**EXERCISE**
Copy the records below, substituting "inventory" for each occurrence of "list". Leave everything else unchanged.

**DATASET ENTRIES**
>>>

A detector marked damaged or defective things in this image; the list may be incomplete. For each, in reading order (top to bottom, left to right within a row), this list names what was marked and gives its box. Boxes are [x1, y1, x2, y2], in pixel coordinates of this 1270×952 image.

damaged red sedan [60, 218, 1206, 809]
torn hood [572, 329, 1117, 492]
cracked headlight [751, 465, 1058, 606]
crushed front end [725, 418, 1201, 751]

<<<

**EXERCISE ANSWER**
A detector marked damaged or defective things in this image; the inventory may be incomplete. For each, in reading order (top to bottom, left to right within a row), this inventory names what was marked and gives its box. Boxes are [x1, y1, x2, y2], in pixel coordinates of this 1270×952 image.

damaged red sedan [60, 218, 1206, 809]
torn hood [572, 329, 1117, 492]
cracked headlight [751, 465, 1058, 606]
crushed front end [725, 418, 1201, 751]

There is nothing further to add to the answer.